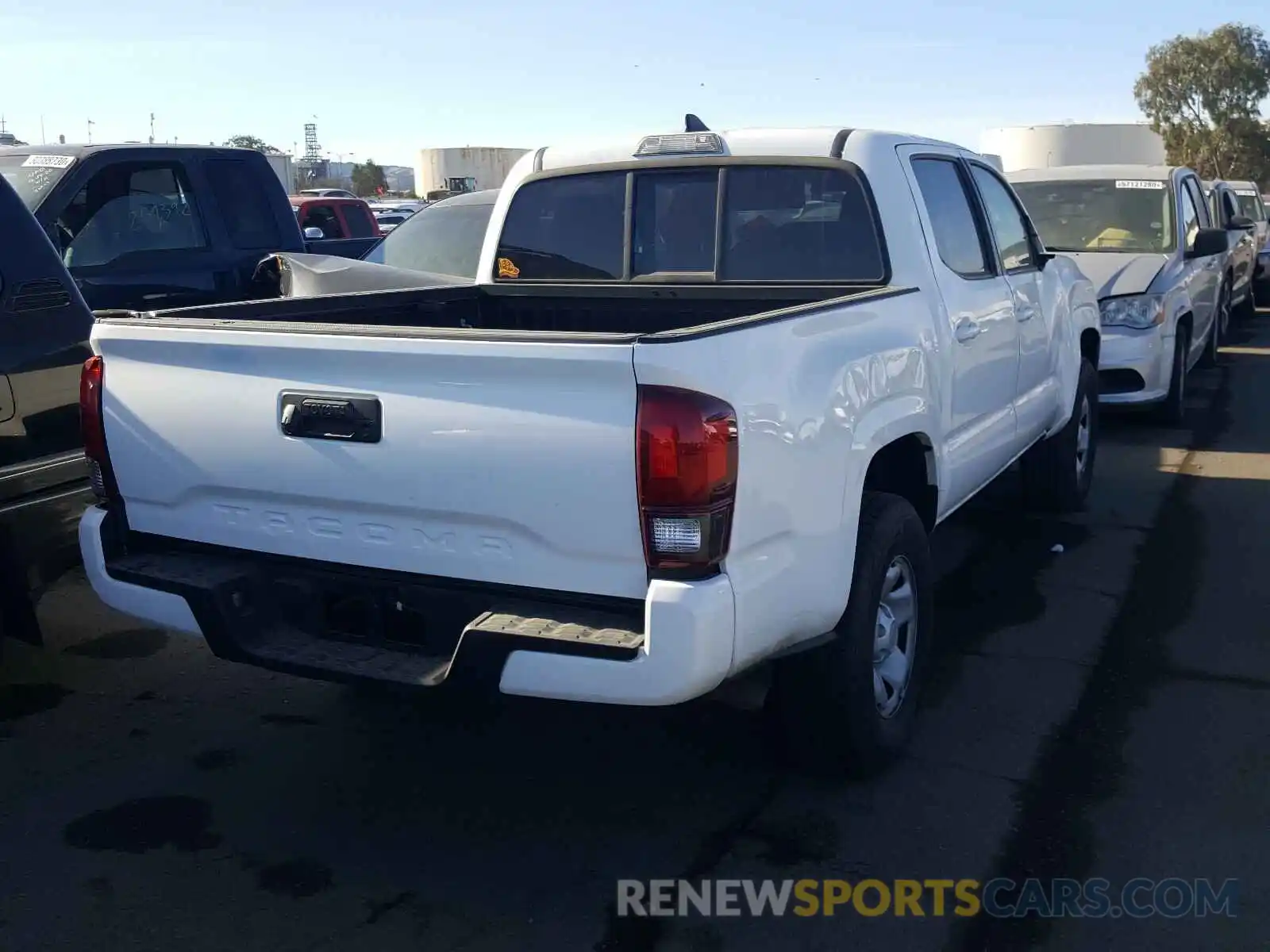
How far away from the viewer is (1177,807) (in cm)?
381

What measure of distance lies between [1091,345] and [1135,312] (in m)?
1.99

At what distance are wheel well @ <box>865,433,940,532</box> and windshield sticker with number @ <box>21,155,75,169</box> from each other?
505 cm

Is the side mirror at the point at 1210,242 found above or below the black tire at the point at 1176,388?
above

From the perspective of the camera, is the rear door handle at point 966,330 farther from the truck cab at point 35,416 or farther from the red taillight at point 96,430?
the truck cab at point 35,416

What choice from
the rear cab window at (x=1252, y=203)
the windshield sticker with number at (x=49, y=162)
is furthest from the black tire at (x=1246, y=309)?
the windshield sticker with number at (x=49, y=162)

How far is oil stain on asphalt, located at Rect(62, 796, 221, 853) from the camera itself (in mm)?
3680

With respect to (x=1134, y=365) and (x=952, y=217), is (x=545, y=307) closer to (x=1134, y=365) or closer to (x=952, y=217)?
(x=952, y=217)

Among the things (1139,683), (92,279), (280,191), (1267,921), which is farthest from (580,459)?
(280,191)

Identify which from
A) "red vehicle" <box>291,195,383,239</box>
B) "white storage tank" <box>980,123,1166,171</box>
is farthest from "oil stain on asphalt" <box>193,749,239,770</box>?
"white storage tank" <box>980,123,1166,171</box>

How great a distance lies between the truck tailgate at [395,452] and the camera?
3.07m

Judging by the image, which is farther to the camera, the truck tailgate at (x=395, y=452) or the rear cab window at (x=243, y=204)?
the rear cab window at (x=243, y=204)

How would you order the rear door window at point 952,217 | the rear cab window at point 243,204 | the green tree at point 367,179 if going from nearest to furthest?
the rear door window at point 952,217 < the rear cab window at point 243,204 < the green tree at point 367,179

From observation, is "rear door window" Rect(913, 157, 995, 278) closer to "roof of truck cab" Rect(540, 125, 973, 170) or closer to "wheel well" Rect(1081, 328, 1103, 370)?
"roof of truck cab" Rect(540, 125, 973, 170)

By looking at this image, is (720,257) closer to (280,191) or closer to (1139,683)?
(1139,683)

* _Goal_
Restate the records word for word, omitting images.

* _Complete output_
How far away from the viewer is (1177,807) (in cm)?
381

What measure of distance lies between [1091,345] and [1135,312] (in m)?
1.99

At what distance are wheel well @ <box>865,433,940,532</box> and windshield sticker with number @ <box>21,155,75,169</box> from each other?
505 cm

Is the side mirror at the point at 1210,242 found above or below the black tire at the point at 1176,388?
above

From the perspective of the camera, is the rear door handle at point 966,330 farther from the truck cab at point 35,416 or farther from the red taillight at point 96,430?
the truck cab at point 35,416

What choice from
the rear cab window at (x=1252, y=203)
the windshield sticker with number at (x=49, y=162)
is furthest from the black tire at (x=1246, y=309)?
the windshield sticker with number at (x=49, y=162)

How far is oil stain on asphalt, located at Rect(62, 796, 221, 853) from the camera itself (in mm)?
3680

With respect to (x=1134, y=365) and (x=952, y=217), is (x=545, y=307) closer to (x=1134, y=365) or closer to (x=952, y=217)?
(x=952, y=217)

Among the things (1139,683), (92,279), (280,191), (1267,921), which is farthest from (580,459)?
(280,191)

Identify which from
A) "red vehicle" <box>291,195,383,239</box>
B) "white storage tank" <box>980,123,1166,171</box>
is farthest from "oil stain on asphalt" <box>193,749,239,770</box>?
"white storage tank" <box>980,123,1166,171</box>

How great a distance lies between the truck tailgate at [395,452] and the camera?
3.07m

Judging by the image, which is farther to the camera, the truck tailgate at (x=395, y=452) or the rear cab window at (x=243, y=204)?
the rear cab window at (x=243, y=204)

How would you order the rear door window at point 952,217 | the rear cab window at point 243,204 | the green tree at point 367,179 if going from nearest to furthest?
the rear door window at point 952,217 < the rear cab window at point 243,204 < the green tree at point 367,179

From observation, is "rear door window" Rect(913, 157, 995, 278) closer to "roof of truck cab" Rect(540, 125, 973, 170) or closer to "wheel well" Rect(1081, 328, 1103, 370)?
"roof of truck cab" Rect(540, 125, 973, 170)

By looking at this image, is (720,257) closer to (280,191) or closer to (1139,683)?
(1139,683)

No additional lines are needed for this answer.